The state of California was back in the news Thursday, as it is most days. This time, the governor announced a plan to phase out all sales of new gasoline-powered passenger vehicles by 2035.

According to dispatches, Gov. Gavin Newsom signed an executive order directing that state’s Air Resources Board to publish more regulations so that all new cars and trucks sold in California in the year 2035 meet the zero-emission standard. It’s incredible–actually incredible, as in unbelievable–what executive orders can do.

Once again, the rest of these several states get a look at another laboratory of democracy to see how things go.

For example, California boasts that it gets nearly one-third of its energy from clean renewable sources like solar, wind and hydro-electric. But then the clouds cover the sun, the wind stops blowing, and this summer the state saw rolling blackouts. And people suffer in a heat wave, which some forecasters in California called an on-going “heat storm.” Which sounds worse.

But California likes to be on the leading edge of things. So we wish the world’s fifth-largest economy luck in banning gasoline-fueled cars.

Actually, it won’t ban gas cars. Just the selling of them. The newer kind. Used cars could still be bought under this executive order. And citizens could always drive to Nevada to buy gasoline-fueled cars and bring them home, completely within the boundaries of the law. It doesn’t take a lot of imagination to see car lots stacking up just beyond California’s state line, the way liquor stores operate a few feet away from a dry county in Arkansas.

And there’ll be a black market, for sure. Because executive orders don’t erase markets, but they can create black ones.

Speaking of markets, we haven’t seen any stories yet about how this would affect tax collections in California, or whether Nevada and Arizona, etc., will see an increase in their sales taxes. We might have to wait 15 years for those articles.

Also, the Tax Foundation notes that California has the highest tax rate on fuel in the nation–at 61.2 cents a gallon. If the number of people paying that fuel tax drops dramatically, the revenue for highway funding, and not just highway funding, will drop proportionately. We wonder how many cities and counties in California rely on a sales tax for government funding, and how this will affect those precincts. Or if they were considered.

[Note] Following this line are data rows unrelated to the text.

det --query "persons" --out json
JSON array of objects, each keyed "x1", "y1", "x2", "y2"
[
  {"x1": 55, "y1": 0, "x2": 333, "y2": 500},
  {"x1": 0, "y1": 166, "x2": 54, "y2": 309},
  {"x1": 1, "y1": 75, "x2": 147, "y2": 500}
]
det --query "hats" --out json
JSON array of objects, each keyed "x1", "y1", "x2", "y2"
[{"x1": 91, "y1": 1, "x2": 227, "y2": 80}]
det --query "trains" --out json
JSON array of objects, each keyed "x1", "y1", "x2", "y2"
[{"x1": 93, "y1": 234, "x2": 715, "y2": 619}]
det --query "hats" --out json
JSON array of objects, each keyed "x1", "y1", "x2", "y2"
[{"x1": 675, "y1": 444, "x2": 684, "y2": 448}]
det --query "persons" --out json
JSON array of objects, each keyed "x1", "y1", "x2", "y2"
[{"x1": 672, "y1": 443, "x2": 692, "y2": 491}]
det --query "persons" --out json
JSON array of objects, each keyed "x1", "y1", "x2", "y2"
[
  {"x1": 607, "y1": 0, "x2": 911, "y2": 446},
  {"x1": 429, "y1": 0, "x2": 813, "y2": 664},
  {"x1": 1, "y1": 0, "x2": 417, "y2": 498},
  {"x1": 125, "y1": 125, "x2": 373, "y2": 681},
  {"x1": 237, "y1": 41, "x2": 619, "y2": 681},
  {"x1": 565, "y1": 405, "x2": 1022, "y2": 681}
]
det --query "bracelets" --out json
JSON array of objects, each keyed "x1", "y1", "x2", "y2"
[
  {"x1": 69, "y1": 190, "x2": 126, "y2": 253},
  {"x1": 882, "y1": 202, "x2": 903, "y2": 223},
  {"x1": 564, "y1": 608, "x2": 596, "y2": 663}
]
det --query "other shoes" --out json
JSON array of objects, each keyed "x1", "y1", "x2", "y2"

How else combat climate change without sacrifice? That’s the argument. But whether this executive order will make any kind of dent in climate change is at the least iffy. The argument has always been that electric cars create no emission, but that’s just not true. Even in California, two-thirds of all electricity there is generated by fossil fuels. In most states, the percentage is much higher. Plugging in a car to charge it up might mean cranking up the coal-fired plant down the road to create the energy.

And what of all the cars bought out of state? California is still a car culture state. This executive order almost encourages the purchase and use of older gas-guzzlers, which do nothing to help the environment. Oh, the road of good intentions. It often leads to a bad place.

Gov. Newsom’s executive order might get him some good publicity, especially as California burns while these awful wildfires rage. After all, he’s trying, right?

Except there are a lot of veteran foresters who say the state has stopped controlled burns, often at the request of locals, which has provided a ton of decaying wood for the raging fires. USA Today published a story last month that said California residents stopped controlled burns near their homes five years ago, and lost those homes in wildfires this year. Whether limiting the sale of new cars 15 years from now will control wildfires more than controlled burns this winter should be part of the debate.

Gov. Newsom’s order also requires California regulators to “ensure that all new medium- and heavy-duty trucks are zero-emission by 2045,” giving semis and other large trucks another 10 years to comply. So this will also make things more expensive for anybody who buys a product that ships into the state. Think all groceries and clothing and anything you might find at Walmart.

Some of us will keep an eye on California. Like a hawk. To see if that state is an example for us to follow. Or beware.